My dorm room at Carleton College is quite excellent. It is a massive quint at the top (4th) floor of the nicest dorm on campus. The 4th floor has only two rooms on it (our, and a quad), and the dorm itself is one of the more (psychologically if not spaitially) isolated on the campus.

Among my roommates, our room includes the head of the Sci-Fi Alliance at Carleton, the Guildmaster of the Assassins' Guild on campus (which is huge here), and myself, the President of the Debate Team. In other words, we are geek kingpins, and there is alot of nerd power concentrated in our litte tower.

I am the only Jew of my roommates, and despite leading the debate team I am the only Jew who is a member of the program there is well. All of this is to segue into a devastating review of a book that appears to be quite interested in resurrecting the myth of the Jewish conspiracy. It tells the tale of Sidney Korshak, a fixer for the mob and general shady behind-the-scenes powerbroker. Who, I guess it bears mentioning, is Jewish. It's worth mentioning because the author uses Mr. Korshak's story as a jump-off for discussing how the Jewish community writ large has a propensity for being part of these shadowy organizations--the hand behind the scenes that got things done for the public face.
How much of this is fact and how much legend is for the reader to decide. There is a lot of gossip here, guilt by association, innuendo - Russo quotes an actress named Selene Walters who says she was raped by Reagan in 1952, two weeks before he married Nancy Davis - but Korshak was clearly an influential figure. The system needed him, so he appeared. The problem is with the broader context Russo paints, in which Korshak and a handful of men with Jewish-sounding names are seen less as freely acting individuals than as cogs in a secret machine.

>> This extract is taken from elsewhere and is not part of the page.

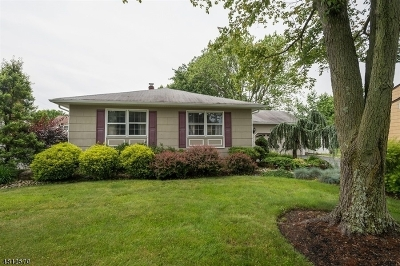 Edison Twp. Single Family Home For Sale: 12 Whittier St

Again and again, Russo strikes the sort of taboo-breaking pose that makes me nervous, the way any sentence that follows the phrase "Let's be honest" makes me nervous. Whenever I started to get caught up in the story, I ran into sentences like this: "Throughout history, the Jews were never the public leaders; they were always the kingmakers and the power brokers. ... They worked surreptitiously, choosing to focus on the substrata of a business or event." Or: "The Jews' historical Diaspora (dispersion) and relative lack of national roots helped them to identify and exploit more quickly the most lucrative emerging markets."
[...]
I'm not saying Korshak was not powerful, was not connected, did not know how to get a project moving or shut down. He was and did all these things, and that's what makes his story so interesting. It just seems to me - sensitive Ashkenazi that I am - that in making his case Russo deploys some very old notions of Jewish double-dealing and conspiracy, without which his larger ideas about Korshak and the world would fall apart. The fact is, every immigrant community in this country has spawned an underworld and every underworld has needed guys like Korshak. This does not make him a typically Jewish figure. It makes him a typically American figure. Or as Bellow's Augie March proclaims, "I am an American, Chicago born."

It reminds me of the routine in which Dave Chappelle talks about first learning of the stereotype about blacks and fried chicken. "All these years, I thought I liked chicken because it was delicious," Chappelle says. "Turns out I am genetically predisposed to liking chicken. I got no say in the matter." Well, I felt the same way when I finished "Supermob": I thought Sidney Korshak became a powerful figure because he was crooked and ambitious and smart. Turns out he was just Jewish.

I feel the same way. I have amassed my fair share of power here at Carleton (and before I go on, I want to stress that I feel very comfortable as a Jew on this campus for the most part, and do not feel like people think of me as the power-hungry Jew), most of it without being the explicit front-figure. For example, though I'm not technically a member of the college Democrats, I know virtually everyone who is, and I write for the flagship liberal paper on campus. Even in debate, my treasurer is the public face of debate for most of the dealings with the college. Shady Jew? Fits the framework, maybe. But I'm honestly not interested in taking over any worlds. More importantly, the same relational structure could apply to many of my roommates (who also have power in a variety of indirect ways), but since they're not Jewish, they'd never get tagged with the model.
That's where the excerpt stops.